• _Task to carry out_
Print everything in the items below from the line containing "In ordering from" down to the line containing "the point at 245,206 →", both included, without changing a single character.

• _Dataset extract_
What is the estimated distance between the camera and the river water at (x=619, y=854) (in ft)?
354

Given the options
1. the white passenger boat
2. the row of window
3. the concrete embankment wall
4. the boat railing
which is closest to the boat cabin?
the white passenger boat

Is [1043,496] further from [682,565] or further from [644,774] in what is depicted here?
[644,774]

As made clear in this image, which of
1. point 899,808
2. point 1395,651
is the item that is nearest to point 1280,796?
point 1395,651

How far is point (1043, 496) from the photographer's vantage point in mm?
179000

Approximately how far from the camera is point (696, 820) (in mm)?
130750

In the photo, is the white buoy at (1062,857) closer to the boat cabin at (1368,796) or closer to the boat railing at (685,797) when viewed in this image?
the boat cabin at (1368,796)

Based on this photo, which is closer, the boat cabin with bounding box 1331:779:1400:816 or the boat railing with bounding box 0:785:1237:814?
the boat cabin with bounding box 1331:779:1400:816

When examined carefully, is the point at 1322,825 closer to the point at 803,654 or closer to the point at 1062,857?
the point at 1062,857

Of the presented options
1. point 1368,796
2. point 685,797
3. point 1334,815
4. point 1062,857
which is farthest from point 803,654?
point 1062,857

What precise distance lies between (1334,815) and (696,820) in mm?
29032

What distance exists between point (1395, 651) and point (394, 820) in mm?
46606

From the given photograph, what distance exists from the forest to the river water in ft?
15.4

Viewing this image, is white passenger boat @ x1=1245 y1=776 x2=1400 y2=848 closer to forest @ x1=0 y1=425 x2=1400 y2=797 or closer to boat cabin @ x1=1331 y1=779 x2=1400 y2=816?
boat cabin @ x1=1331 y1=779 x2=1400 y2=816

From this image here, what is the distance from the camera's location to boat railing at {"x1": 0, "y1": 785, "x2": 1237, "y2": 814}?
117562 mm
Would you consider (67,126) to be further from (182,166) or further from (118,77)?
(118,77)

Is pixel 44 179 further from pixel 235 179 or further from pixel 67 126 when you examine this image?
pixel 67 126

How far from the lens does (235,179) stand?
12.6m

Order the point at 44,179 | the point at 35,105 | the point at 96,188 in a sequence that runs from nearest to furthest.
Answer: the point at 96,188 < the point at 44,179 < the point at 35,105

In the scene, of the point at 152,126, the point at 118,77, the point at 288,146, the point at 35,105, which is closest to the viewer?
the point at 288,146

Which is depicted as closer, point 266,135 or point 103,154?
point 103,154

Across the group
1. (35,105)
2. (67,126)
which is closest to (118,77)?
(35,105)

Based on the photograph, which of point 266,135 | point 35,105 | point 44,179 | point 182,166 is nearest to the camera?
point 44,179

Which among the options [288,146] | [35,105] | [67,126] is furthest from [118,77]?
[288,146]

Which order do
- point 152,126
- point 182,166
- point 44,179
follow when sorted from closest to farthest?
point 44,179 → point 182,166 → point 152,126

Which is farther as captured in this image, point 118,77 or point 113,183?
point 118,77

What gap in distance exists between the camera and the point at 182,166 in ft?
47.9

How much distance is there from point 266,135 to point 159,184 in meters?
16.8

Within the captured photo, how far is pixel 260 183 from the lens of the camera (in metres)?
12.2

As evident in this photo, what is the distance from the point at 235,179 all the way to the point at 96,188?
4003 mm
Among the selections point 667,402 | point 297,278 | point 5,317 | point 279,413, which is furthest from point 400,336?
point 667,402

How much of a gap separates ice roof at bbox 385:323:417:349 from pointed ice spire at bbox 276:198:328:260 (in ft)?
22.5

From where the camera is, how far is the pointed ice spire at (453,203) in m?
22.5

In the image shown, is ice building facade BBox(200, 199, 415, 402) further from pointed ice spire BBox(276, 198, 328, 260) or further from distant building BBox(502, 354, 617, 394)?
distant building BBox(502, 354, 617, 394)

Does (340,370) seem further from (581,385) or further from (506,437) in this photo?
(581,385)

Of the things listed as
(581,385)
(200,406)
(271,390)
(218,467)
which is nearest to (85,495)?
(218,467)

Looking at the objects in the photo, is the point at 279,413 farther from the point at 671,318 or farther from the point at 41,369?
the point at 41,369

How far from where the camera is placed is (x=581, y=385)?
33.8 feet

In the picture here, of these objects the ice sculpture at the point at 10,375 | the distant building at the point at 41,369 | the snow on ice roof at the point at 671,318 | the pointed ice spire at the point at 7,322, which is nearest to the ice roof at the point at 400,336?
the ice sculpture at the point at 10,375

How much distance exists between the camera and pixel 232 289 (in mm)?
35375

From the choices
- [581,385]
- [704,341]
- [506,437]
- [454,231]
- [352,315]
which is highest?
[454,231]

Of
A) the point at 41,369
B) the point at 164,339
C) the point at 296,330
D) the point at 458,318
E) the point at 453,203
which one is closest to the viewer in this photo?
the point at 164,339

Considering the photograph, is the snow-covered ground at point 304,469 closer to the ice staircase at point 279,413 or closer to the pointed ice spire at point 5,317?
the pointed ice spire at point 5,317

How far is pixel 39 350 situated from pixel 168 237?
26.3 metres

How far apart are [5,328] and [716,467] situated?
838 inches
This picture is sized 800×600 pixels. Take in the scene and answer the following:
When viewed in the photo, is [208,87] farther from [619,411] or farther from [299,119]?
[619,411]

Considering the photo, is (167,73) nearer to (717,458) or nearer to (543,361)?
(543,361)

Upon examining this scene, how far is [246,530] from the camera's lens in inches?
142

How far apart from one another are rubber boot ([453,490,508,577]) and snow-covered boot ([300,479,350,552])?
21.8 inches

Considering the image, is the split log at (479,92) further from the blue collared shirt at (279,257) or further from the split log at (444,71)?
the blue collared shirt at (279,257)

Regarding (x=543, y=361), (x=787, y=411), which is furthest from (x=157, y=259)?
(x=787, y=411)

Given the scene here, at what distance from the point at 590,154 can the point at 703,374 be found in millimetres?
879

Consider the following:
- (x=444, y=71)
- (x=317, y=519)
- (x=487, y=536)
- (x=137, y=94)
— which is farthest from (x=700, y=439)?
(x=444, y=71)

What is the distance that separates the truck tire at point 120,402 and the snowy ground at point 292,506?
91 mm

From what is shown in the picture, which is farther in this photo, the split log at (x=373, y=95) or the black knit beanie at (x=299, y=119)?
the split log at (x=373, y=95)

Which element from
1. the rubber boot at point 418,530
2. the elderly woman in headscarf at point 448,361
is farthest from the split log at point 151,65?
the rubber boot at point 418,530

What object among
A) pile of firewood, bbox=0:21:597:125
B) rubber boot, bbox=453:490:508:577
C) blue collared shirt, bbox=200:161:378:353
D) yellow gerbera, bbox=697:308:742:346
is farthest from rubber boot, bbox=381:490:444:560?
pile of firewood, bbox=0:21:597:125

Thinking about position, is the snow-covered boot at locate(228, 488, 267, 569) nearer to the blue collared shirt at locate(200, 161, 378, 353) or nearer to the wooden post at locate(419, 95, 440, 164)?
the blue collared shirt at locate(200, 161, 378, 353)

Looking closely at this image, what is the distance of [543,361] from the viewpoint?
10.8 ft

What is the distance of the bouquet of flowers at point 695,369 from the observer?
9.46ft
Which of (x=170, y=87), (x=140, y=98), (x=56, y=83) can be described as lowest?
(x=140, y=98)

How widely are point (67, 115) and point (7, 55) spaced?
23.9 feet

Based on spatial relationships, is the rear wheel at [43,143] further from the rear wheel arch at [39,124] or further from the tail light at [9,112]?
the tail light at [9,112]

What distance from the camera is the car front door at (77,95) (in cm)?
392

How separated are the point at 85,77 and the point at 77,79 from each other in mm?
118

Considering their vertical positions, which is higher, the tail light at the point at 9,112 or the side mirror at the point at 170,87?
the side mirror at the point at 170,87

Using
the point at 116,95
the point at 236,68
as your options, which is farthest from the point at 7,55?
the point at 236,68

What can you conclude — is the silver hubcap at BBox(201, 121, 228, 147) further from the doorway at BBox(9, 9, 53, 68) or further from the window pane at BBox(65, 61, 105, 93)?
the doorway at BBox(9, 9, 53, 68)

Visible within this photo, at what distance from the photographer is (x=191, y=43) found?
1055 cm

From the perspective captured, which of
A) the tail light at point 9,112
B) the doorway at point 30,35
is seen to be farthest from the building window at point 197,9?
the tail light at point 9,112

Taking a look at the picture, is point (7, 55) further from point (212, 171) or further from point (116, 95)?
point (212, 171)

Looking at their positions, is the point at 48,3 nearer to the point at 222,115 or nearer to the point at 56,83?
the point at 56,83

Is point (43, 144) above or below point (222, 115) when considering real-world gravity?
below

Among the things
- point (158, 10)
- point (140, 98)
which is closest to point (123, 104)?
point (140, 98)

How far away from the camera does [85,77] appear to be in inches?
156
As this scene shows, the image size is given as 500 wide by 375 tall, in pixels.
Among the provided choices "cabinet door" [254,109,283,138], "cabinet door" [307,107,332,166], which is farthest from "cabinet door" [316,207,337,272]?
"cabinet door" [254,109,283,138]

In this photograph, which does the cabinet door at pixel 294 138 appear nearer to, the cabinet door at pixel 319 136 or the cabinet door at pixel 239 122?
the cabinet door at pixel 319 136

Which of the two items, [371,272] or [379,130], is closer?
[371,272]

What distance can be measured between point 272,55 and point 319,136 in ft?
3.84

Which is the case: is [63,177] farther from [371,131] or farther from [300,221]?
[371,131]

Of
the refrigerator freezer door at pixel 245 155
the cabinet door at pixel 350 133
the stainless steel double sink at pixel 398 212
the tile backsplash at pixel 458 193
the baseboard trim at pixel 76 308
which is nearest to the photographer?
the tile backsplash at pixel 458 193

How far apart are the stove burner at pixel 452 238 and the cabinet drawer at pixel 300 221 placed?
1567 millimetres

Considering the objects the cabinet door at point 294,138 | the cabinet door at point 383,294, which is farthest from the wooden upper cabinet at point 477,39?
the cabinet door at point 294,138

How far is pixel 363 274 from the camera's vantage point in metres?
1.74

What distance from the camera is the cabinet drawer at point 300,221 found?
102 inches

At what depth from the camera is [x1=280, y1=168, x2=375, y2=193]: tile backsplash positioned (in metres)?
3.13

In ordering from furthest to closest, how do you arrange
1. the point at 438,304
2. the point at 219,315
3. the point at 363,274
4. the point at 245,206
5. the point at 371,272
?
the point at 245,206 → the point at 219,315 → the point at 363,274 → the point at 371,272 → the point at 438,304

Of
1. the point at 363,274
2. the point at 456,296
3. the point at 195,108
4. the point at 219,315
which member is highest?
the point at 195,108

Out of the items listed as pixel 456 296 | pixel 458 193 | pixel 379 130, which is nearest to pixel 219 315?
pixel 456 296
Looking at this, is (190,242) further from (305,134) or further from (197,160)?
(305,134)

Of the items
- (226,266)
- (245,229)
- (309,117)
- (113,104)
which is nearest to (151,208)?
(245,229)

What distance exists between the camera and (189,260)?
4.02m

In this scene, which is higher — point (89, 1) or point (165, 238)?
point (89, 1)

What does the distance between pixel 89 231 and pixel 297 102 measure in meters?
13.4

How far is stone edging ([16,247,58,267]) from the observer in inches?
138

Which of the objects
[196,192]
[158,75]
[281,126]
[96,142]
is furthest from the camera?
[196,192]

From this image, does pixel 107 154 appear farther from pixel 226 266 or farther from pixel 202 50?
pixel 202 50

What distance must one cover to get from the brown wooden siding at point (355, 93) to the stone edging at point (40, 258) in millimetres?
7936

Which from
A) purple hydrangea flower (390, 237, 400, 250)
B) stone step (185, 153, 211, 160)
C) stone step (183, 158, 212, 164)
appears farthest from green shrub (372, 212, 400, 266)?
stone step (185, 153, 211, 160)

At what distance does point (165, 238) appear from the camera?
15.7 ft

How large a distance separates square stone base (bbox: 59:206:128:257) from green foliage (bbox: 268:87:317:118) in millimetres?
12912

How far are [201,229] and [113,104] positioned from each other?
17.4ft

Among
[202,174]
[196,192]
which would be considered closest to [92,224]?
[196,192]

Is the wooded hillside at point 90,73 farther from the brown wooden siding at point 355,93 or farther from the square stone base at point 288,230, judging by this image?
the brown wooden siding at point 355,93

• _Solution for this task_
In ordering from furthest to closest, how do you arrange
1. the point at 438,304
2. the point at 219,315
3. the point at 363,274
4. the point at 245,206
5. the point at 371,272
?
the point at 245,206 → the point at 219,315 → the point at 363,274 → the point at 371,272 → the point at 438,304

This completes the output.